By Margo de Klerk
Cynthia’s life changed a lot when she met Nathan and his group of paranormal friends, but now she’s on a solo journey to discover where her future might take her and hopefully uncover some of her past. I’m sure this won’t be a problem for her persistent and too-trusting self. Let’s find out!
Read if you like: YA paranormal, paranormal romance, mysteries, vampires, witches, shifters, the search for purpose, uncovering background info, and transitional books in general.
Cynthia is in Berlin to find herself. She’s tired of being the least useful friend in her group and wants to earn her place in the world. She’s also been getting postcards from her previously non-existent father and the last one came from… Berlin. So, what’s the problem if her trip does double duty. Except, as she looks for clues to locate her father, she begins to uncover a big problem hiding in the Berlin supernatural community. A problem that draws way too much attention to a lone teenaged, shifter far from home.
This book was not what I was expecting, and not in a good way.
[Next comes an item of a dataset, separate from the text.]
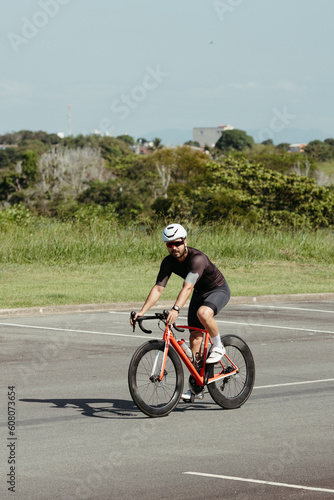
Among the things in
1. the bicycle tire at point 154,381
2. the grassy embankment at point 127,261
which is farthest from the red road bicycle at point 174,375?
the grassy embankment at point 127,261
I really liked Wicked Magic. Nathan, the vampire hunter, as the lead was something different for the YA PNR genre and gave the story an insider perspective. In Wicked Blood, we have Cynthia as the lead and like the first book, she’s more than capable of naïvely leading herself directly into a huge mess. This alone makes the story feel more generic with the poor teen girl trope, despite the fact that she’s supernatural herself. Cynthia is way too trusting and doesn’t have as many skills or the amount of paranormal knowledge as her friends. A fact that she laments constantly throughout the book. I’ll take a realistically whiney teenage protagonist any day, but Cindy… oh Cindy. She’s clueless and she knows it. Yet she keeps taking her incapable self into increasingly dangerous situations after banishing her own internal warnings and thoughts to call her friends. This takes ‘learning the hard way’ to the extreme.
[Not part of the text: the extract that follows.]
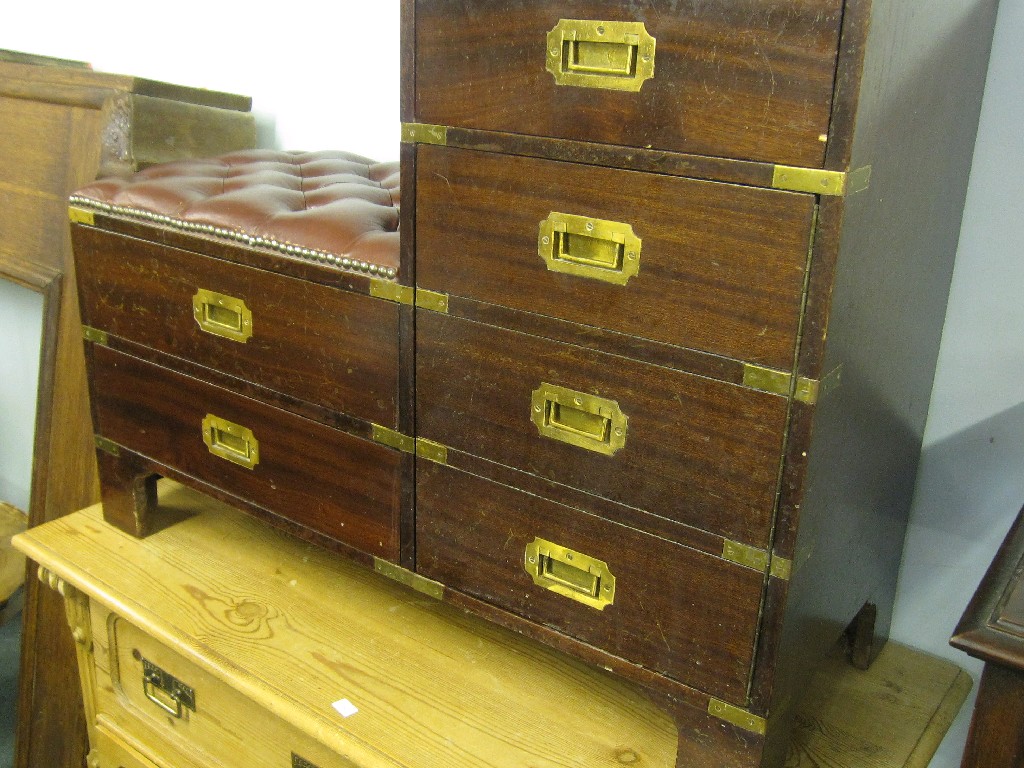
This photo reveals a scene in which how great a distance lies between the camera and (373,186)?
4.27 ft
When we do get around to her realizing that she needs to ask people for help, they begin to connect the things she’s uncovered. All the clues eventually point to a storyline which hopefully reunite our Oxford crew as it continues. Maybe they can begin epic quest that would assist in finding inroads into the different paranormal factions like we started in the first book. Overall, this was a transition book and was a little underwhelming. Poor Cynthia is simultaneously too nice and too messy to lead her own series. She ends up nearly in the same spot as before. Meanwhile we had to deal with a convoluted plot that ultimately was filler to get to the endpoint and the potential to keep the quest for knowledge going.
I’m not ready to give up on The Vampire of Oxford yet, but I hope we get back to the team sooner than later.